>> BEGIN INPUT ROWS

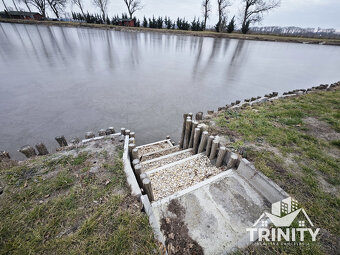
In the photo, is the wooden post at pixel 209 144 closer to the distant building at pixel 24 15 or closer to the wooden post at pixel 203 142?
the wooden post at pixel 203 142

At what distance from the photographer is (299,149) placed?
3123 millimetres

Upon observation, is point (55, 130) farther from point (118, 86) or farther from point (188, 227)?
point (188, 227)

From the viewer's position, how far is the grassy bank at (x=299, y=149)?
195cm

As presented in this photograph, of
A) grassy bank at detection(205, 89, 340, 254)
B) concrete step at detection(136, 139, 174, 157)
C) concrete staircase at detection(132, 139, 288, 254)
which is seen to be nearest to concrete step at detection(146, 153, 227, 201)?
concrete staircase at detection(132, 139, 288, 254)

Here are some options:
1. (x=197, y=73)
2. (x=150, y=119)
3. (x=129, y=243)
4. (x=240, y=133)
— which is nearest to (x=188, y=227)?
(x=129, y=243)

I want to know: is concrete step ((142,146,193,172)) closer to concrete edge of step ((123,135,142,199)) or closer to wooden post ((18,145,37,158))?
concrete edge of step ((123,135,142,199))

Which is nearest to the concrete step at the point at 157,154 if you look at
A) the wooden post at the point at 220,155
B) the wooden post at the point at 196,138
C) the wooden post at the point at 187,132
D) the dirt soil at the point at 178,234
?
the wooden post at the point at 187,132

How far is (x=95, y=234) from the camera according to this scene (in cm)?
173

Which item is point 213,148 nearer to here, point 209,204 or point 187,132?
point 187,132

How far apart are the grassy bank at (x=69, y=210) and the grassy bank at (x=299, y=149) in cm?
149

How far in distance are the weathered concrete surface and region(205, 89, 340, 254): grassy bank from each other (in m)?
0.28

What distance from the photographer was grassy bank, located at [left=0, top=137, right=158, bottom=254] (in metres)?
1.64

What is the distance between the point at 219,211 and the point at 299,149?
2.42 m

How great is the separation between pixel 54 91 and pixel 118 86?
2725mm
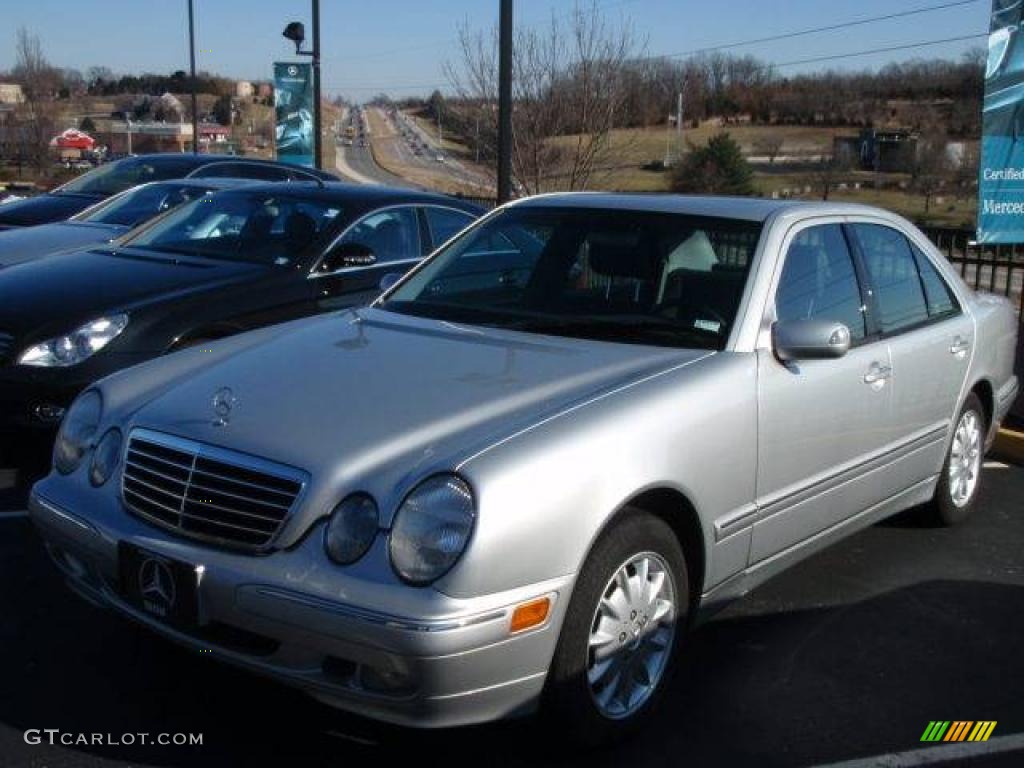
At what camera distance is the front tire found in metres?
3.10

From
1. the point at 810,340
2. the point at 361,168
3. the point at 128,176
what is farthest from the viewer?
the point at 361,168

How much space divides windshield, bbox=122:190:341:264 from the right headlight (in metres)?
4.04

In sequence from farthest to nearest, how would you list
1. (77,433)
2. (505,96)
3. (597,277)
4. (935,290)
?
(505,96)
(935,290)
(597,277)
(77,433)

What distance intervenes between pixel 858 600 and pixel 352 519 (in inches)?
101

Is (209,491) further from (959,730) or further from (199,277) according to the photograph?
(199,277)

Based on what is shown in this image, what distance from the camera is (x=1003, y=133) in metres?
8.49

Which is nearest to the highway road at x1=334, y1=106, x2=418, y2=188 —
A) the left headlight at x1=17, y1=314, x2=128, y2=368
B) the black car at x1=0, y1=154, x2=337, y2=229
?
the black car at x1=0, y1=154, x2=337, y2=229

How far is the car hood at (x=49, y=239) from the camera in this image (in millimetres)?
8039

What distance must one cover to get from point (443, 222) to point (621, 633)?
4.77 metres

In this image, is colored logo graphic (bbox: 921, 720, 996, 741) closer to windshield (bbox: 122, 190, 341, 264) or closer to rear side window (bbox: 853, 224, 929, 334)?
rear side window (bbox: 853, 224, 929, 334)

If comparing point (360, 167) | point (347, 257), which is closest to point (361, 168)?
point (360, 167)

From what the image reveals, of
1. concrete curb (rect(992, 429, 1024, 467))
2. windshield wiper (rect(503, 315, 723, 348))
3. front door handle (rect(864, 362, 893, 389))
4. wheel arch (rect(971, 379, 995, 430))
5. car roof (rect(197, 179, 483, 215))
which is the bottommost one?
concrete curb (rect(992, 429, 1024, 467))

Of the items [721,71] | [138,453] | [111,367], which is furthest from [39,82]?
[138,453]

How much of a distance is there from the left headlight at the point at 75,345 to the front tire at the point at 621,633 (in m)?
3.46
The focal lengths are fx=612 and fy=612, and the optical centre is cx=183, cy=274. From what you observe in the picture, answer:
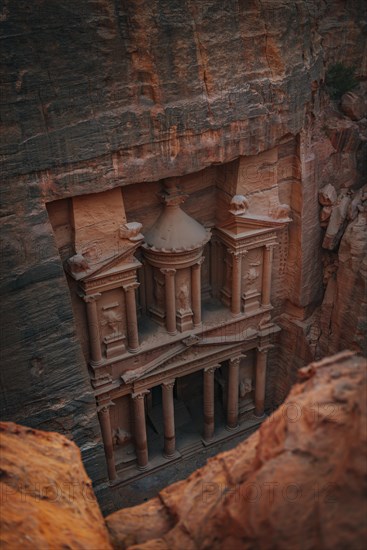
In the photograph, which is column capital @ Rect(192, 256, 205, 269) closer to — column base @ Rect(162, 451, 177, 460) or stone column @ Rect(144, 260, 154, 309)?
stone column @ Rect(144, 260, 154, 309)

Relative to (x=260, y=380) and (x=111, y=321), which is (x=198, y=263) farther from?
(x=260, y=380)

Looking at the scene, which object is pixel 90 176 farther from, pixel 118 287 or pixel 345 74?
pixel 345 74

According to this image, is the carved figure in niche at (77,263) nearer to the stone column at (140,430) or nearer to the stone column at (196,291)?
the stone column at (196,291)

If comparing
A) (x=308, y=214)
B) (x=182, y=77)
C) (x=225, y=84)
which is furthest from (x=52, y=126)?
(x=308, y=214)

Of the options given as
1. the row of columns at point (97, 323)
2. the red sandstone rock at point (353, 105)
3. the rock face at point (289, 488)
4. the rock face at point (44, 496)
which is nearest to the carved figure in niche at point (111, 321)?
the row of columns at point (97, 323)

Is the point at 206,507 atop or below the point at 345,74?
below

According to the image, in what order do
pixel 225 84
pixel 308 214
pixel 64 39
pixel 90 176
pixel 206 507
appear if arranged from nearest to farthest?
pixel 206 507 < pixel 64 39 < pixel 90 176 < pixel 225 84 < pixel 308 214

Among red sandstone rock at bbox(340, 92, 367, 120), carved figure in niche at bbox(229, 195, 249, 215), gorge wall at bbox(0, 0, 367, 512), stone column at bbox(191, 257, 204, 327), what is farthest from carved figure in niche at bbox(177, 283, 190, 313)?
red sandstone rock at bbox(340, 92, 367, 120)

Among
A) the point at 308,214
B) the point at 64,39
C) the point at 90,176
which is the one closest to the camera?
the point at 64,39
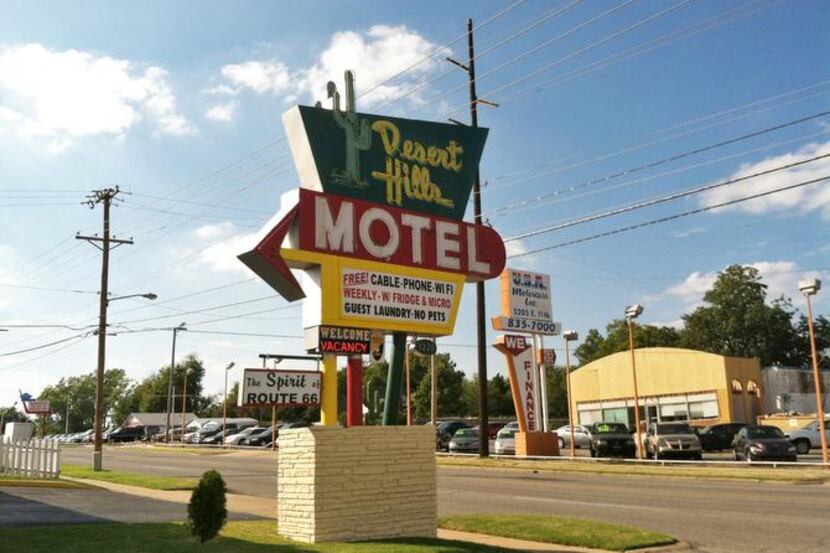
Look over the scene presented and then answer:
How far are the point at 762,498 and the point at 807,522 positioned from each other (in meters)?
4.02

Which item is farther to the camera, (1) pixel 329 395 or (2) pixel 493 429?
(2) pixel 493 429

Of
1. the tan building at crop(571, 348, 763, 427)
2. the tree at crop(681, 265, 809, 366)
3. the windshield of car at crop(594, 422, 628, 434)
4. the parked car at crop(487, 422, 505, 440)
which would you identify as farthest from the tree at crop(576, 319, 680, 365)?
the windshield of car at crop(594, 422, 628, 434)

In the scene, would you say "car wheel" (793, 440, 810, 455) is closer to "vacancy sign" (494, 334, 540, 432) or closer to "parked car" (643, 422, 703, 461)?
"parked car" (643, 422, 703, 461)

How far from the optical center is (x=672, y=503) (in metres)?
17.3

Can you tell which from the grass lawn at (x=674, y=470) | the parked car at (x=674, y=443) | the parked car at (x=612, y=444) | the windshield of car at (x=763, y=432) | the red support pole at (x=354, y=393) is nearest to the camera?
the red support pole at (x=354, y=393)

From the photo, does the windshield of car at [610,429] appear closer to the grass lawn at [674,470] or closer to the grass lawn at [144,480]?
the grass lawn at [674,470]

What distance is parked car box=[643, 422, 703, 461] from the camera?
3341 centimetres

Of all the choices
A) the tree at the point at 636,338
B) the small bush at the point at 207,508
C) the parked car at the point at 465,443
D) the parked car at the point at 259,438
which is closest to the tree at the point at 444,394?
the tree at the point at 636,338

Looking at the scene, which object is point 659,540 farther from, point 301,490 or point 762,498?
point 762,498

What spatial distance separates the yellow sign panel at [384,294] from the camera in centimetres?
1228

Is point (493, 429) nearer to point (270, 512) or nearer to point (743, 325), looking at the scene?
point (270, 512)

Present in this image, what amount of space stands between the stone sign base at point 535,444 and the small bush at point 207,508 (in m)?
26.5

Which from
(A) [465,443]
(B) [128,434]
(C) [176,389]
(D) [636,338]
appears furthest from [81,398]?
(A) [465,443]

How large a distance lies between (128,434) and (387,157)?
3442 inches
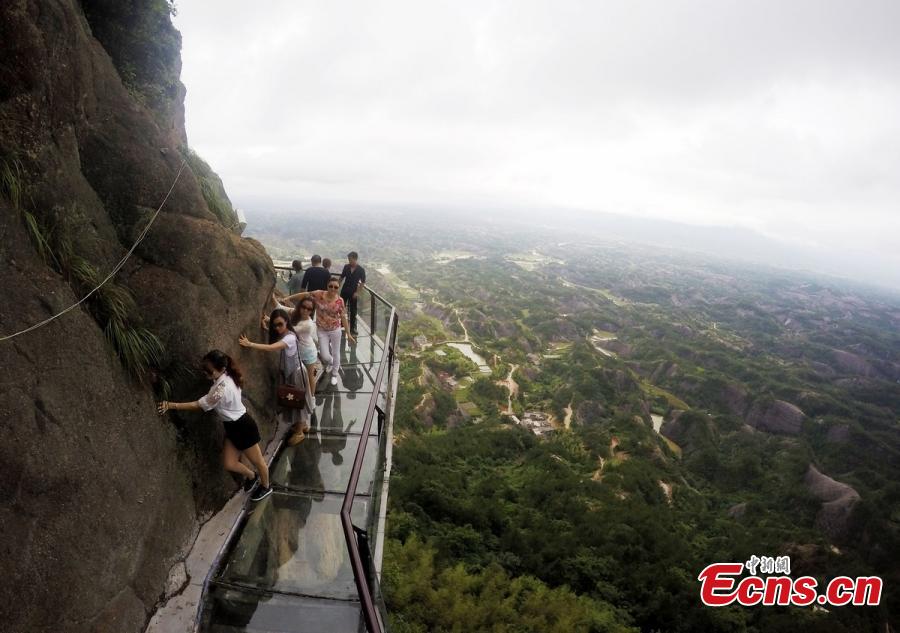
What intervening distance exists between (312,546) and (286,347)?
2.37 meters

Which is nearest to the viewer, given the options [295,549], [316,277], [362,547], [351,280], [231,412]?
[362,547]

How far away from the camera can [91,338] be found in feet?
12.1

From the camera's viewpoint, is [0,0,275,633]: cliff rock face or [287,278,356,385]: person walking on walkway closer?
[0,0,275,633]: cliff rock face

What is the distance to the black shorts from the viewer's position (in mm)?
4465

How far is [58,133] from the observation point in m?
4.14

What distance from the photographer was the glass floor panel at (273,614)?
3.80 m

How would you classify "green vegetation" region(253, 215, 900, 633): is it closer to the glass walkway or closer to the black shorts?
the glass walkway

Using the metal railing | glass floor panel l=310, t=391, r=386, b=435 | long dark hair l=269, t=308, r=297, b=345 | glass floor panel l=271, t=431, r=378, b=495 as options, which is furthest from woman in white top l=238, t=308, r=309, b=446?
the metal railing

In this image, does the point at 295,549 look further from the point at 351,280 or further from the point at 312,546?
the point at 351,280

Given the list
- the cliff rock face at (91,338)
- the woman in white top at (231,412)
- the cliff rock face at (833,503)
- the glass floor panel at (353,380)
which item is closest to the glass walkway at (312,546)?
the woman in white top at (231,412)

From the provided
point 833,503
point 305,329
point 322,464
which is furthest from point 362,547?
point 833,503

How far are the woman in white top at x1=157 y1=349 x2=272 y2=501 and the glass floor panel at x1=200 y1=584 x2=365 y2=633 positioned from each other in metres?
1.08

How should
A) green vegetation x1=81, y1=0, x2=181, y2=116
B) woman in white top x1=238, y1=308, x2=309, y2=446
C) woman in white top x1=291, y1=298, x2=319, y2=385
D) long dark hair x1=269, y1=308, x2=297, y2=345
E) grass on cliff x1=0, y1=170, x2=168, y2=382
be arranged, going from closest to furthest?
grass on cliff x1=0, y1=170, x2=168, y2=382 < woman in white top x1=238, y1=308, x2=309, y2=446 < long dark hair x1=269, y1=308, x2=297, y2=345 < woman in white top x1=291, y1=298, x2=319, y2=385 < green vegetation x1=81, y1=0, x2=181, y2=116

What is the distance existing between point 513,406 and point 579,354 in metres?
17.4
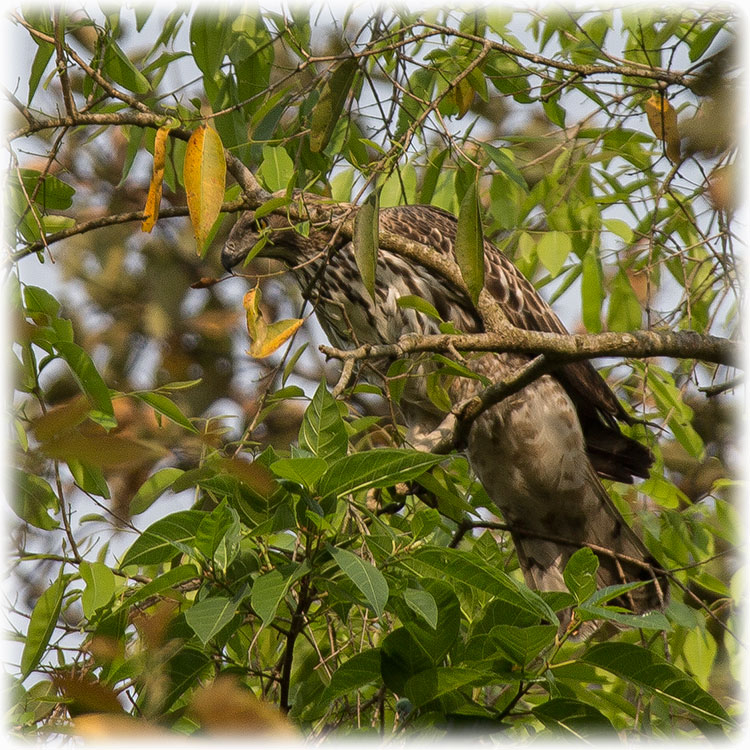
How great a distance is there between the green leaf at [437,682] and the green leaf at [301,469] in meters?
0.33

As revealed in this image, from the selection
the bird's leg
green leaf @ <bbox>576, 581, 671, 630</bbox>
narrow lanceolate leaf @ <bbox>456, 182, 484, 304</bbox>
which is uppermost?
narrow lanceolate leaf @ <bbox>456, 182, 484, 304</bbox>

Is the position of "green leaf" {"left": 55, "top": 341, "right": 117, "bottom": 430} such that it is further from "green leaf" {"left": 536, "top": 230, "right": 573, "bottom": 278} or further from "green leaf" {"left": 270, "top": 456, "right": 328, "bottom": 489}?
"green leaf" {"left": 536, "top": 230, "right": 573, "bottom": 278}

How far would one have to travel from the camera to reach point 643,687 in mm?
1519

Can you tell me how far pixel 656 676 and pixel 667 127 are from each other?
1.50 m

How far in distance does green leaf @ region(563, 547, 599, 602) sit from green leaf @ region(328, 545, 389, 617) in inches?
12.5

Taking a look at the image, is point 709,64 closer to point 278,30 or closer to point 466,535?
point 278,30

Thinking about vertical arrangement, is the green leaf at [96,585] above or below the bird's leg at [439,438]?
below

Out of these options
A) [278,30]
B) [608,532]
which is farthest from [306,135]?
[608,532]

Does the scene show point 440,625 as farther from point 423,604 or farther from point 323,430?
point 323,430

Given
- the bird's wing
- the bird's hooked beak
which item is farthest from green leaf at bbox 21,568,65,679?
the bird's hooked beak

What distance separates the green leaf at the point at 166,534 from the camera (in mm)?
1457

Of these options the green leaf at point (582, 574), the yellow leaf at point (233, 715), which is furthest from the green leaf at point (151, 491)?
the yellow leaf at point (233, 715)

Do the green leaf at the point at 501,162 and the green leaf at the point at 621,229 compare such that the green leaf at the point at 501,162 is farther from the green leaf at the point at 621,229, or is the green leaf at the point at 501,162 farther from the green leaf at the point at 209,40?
the green leaf at the point at 209,40

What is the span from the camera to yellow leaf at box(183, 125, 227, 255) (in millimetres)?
1615
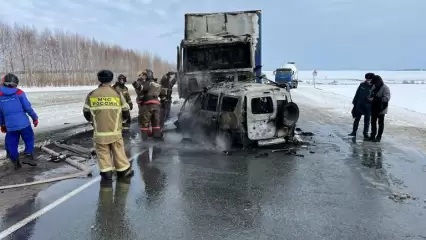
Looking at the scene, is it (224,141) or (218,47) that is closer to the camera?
(224,141)

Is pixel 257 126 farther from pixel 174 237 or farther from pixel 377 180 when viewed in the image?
pixel 174 237

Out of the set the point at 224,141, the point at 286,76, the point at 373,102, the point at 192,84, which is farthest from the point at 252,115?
the point at 286,76

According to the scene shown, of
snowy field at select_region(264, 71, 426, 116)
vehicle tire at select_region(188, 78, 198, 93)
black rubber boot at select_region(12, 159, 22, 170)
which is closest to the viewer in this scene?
black rubber boot at select_region(12, 159, 22, 170)

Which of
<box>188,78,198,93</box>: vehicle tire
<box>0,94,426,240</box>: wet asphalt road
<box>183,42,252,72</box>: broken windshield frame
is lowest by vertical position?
<box>0,94,426,240</box>: wet asphalt road

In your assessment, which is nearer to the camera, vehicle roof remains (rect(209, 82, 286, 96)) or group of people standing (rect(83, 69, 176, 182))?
group of people standing (rect(83, 69, 176, 182))

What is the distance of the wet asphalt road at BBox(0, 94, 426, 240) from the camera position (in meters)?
4.04

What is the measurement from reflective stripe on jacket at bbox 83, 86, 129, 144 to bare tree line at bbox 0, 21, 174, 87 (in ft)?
155

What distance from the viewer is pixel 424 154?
8.19 meters

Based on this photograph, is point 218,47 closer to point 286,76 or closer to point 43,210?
point 43,210

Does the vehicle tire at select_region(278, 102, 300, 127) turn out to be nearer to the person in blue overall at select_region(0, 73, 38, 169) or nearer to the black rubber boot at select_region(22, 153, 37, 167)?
the person in blue overall at select_region(0, 73, 38, 169)

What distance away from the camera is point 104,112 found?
18.8 feet

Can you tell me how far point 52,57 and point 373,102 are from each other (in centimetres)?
5546

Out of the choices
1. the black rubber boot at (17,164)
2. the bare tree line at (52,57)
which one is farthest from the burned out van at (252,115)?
the bare tree line at (52,57)

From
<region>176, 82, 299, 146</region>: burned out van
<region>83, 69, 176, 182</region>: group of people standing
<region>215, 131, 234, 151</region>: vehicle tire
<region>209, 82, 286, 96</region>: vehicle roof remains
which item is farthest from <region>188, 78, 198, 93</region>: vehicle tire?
<region>83, 69, 176, 182</region>: group of people standing
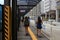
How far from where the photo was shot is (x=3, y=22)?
5516mm

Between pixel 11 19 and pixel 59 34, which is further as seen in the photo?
pixel 59 34

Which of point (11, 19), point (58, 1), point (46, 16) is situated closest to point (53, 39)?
point (11, 19)

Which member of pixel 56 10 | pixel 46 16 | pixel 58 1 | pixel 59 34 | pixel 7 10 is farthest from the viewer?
pixel 56 10

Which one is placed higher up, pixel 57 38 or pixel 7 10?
pixel 7 10

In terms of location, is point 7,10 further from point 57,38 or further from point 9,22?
point 57,38

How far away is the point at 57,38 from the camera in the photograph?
8.84 meters

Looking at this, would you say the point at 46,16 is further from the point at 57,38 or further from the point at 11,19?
the point at 11,19

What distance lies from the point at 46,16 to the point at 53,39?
70.8ft

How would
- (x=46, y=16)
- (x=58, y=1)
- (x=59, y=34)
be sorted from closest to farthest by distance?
1. (x=59, y=34)
2. (x=46, y=16)
3. (x=58, y=1)

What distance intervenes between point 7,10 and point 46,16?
82.6 feet

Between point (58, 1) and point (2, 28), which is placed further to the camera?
point (58, 1)

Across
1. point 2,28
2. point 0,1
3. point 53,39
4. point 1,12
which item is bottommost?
point 53,39

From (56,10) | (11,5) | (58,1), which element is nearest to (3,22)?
(11,5)

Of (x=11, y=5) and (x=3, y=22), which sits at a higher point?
(x=11, y=5)
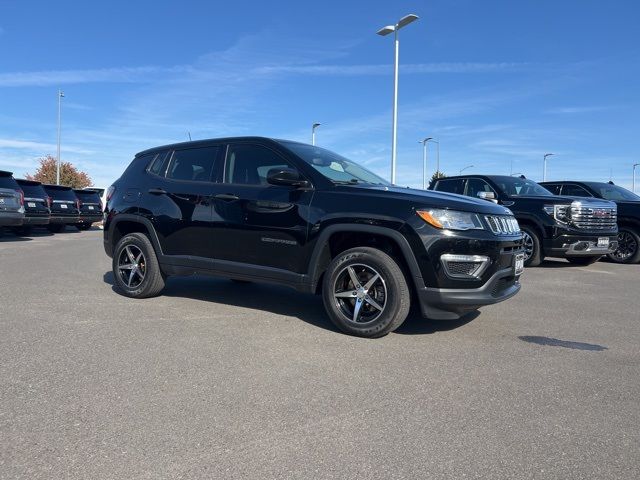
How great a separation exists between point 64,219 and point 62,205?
47cm

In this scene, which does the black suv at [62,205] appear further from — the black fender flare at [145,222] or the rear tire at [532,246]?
the rear tire at [532,246]

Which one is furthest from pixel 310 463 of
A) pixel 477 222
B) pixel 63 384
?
pixel 477 222

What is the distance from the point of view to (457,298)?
4211 mm

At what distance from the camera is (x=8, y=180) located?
12.9 meters

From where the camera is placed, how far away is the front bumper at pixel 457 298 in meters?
4.21

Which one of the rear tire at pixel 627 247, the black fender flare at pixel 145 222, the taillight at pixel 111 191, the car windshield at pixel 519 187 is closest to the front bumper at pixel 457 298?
the black fender flare at pixel 145 222

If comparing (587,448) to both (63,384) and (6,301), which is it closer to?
(63,384)

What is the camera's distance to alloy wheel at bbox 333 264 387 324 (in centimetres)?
445

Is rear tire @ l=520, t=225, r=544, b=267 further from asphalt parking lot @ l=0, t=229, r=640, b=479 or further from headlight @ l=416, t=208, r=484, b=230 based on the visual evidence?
headlight @ l=416, t=208, r=484, b=230

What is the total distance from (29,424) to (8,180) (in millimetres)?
12193

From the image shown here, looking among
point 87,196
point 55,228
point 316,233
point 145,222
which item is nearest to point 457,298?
point 316,233

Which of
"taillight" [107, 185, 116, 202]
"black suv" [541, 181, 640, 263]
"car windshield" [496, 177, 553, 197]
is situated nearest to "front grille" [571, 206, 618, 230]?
"car windshield" [496, 177, 553, 197]

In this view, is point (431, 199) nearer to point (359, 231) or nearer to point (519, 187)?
point (359, 231)

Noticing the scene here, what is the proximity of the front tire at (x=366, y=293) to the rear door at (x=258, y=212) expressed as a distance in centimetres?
42
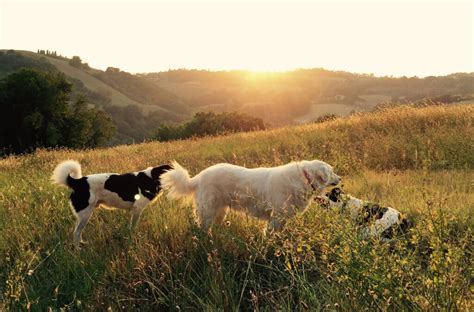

>> END INPUT ROWS

Starting with the first of the items above and going on through the line with "3123 millimetres", write those lines again with "photographer" replaced by "camera" and nothing else changed. Leave the pictures out of your answer.

__TASK OUTPUT__.
In the photo, is the wooden post at pixel 209 144 closer to the distant building at pixel 24 15 or closer to the wooden post at pixel 203 142?
the wooden post at pixel 203 142

At what distance from the camera is (299,149) placed?
3123 millimetres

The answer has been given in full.